A little more than 8 billion euros will be devoted to digitization of businesses, schools and administrations, while the rest of the envelope must finance, in particular, expenditure in favor of youth employment and apprenticeship, the modernization of the health system and vocational training programs.
“The French economy is recovering”
France is in the nails of the Brussels criteria, which set at least 37% of spending for the ecological transition and 20% for the digital transition.
“This plan will accelerate the green and economic transition throughout the country” and “will finance a great wave of energy renovation, including for social housing” estimated Ursula von der Leyen.
Bruno Le Maire, who then visited with him a research site of the Commissariat for Atomic Energy and Alternative Energies (CEA), estimated that “the French economy is recovering”: “We have a 19% increase of spending by the French compared to the same week in 2019. This is proof that the recovery is going quickly. “
At the end of May, of the 100 billion euros planned, Paris had already contracted 36 billion, including 10 billion on the ecology component, 15 billion on the competitiveness component (including 10 billion in reduction in production taxes) and 11 billion on the social and territorial cohesion. The government’s objective is to increase to 70 billion euros committed by the end of the year.
According to a simulation, this plan could contribute to increase French GDP by 12% over 20 years, a European source told AFP.
Member States had to match their plan with structural reforms, called for by the EU.

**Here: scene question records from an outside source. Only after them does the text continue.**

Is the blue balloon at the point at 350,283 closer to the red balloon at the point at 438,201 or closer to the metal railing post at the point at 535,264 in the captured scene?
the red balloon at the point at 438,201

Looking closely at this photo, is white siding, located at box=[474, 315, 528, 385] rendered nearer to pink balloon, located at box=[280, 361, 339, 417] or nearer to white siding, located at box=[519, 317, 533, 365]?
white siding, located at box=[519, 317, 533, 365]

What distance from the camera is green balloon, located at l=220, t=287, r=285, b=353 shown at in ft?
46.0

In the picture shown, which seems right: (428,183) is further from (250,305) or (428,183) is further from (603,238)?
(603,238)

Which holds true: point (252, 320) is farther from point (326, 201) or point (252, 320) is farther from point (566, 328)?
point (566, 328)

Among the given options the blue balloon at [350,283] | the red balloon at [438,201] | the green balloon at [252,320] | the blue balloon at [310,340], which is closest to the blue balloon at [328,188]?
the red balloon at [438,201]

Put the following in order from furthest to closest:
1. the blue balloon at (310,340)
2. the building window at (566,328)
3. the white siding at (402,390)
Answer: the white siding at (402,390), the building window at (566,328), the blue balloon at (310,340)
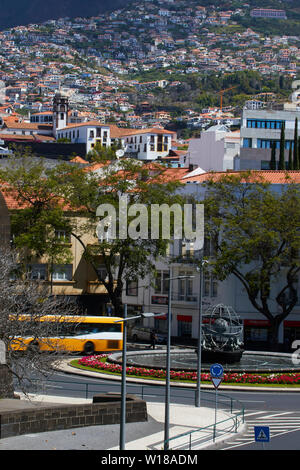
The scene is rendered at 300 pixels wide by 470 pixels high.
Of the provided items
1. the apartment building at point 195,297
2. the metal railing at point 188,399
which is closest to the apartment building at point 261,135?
the apartment building at point 195,297

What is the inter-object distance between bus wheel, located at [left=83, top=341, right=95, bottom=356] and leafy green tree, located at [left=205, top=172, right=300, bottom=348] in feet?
34.1

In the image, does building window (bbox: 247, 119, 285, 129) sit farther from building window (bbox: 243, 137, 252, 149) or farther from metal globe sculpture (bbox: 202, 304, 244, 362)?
metal globe sculpture (bbox: 202, 304, 244, 362)

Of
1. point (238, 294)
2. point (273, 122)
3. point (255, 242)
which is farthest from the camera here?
point (273, 122)

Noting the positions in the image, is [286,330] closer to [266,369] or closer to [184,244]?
[184,244]

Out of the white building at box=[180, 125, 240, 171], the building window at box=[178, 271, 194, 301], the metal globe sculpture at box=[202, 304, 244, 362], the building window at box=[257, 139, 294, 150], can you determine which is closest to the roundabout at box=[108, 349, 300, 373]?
the metal globe sculpture at box=[202, 304, 244, 362]

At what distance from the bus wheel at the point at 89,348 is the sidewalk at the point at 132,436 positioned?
22.9m

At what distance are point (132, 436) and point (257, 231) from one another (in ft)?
108

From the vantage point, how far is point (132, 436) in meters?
27.1

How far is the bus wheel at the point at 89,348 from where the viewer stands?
5475cm

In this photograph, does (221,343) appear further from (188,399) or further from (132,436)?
(132,436)

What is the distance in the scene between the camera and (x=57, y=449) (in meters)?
24.2
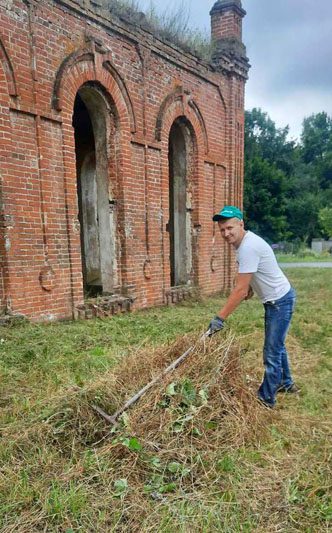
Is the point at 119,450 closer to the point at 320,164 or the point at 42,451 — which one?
the point at 42,451

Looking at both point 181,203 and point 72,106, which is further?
point 181,203

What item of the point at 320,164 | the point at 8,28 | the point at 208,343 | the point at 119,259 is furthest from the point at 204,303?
the point at 320,164

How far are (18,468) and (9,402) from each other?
952 mm

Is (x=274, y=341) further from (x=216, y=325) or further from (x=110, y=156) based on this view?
(x=110, y=156)

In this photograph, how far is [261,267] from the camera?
3576 mm

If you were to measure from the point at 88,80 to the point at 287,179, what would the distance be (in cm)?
3969

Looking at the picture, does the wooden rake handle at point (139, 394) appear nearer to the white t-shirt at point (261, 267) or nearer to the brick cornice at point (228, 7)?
the white t-shirt at point (261, 267)

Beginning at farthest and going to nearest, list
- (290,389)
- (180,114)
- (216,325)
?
(180,114), (290,389), (216,325)

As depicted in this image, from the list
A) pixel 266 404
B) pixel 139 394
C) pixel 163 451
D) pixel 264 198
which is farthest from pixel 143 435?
pixel 264 198

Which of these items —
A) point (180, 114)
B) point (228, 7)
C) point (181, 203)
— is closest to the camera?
point (180, 114)

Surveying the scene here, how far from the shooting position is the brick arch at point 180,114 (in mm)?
7661

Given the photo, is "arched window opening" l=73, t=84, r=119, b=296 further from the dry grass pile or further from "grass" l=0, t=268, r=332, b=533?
the dry grass pile

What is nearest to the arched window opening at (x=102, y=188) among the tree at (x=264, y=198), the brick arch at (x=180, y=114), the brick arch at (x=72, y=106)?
the brick arch at (x=72, y=106)

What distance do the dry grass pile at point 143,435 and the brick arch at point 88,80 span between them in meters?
4.29
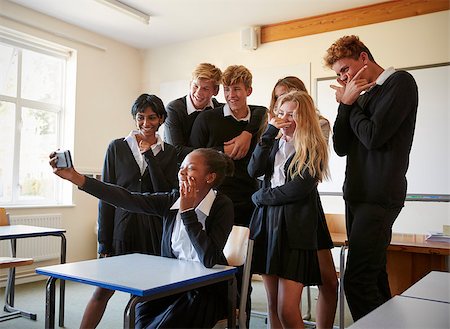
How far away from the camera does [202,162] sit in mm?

Brussels “considers that France’s plan provides for a vast set of reforms and investments which (…) contribute to effectively meeting all or a significant part of the economic and social challenges identified in the recommendations addressed to France”, the Commission indicated in its press release, without mentioning the sensitive issue of pension reform, long claimed by the EU.
In its plan, Paris has taken over a large part of the reforms adopted since 2017: housing policy, climate law and the law simplifying public action and business life.
The EU started borrowing on financial markets in mid-June to finance this plan to overcome the economic consequences of the pandemic.
The common use of borrowing will make it possible to pay 672 billion euros in grants and loans to member countries. “Never seen since the Marshall Plan”, according to Ursula von der Leyen.
Spain, with 70 billion in direct subsidies, and Italy (68.9 billion) are the main beneficiaries of this mega-plan.
Formally, the final green light for national plans will be given by the Council, which represents the Member States. The first positive reviews are expected on July 13.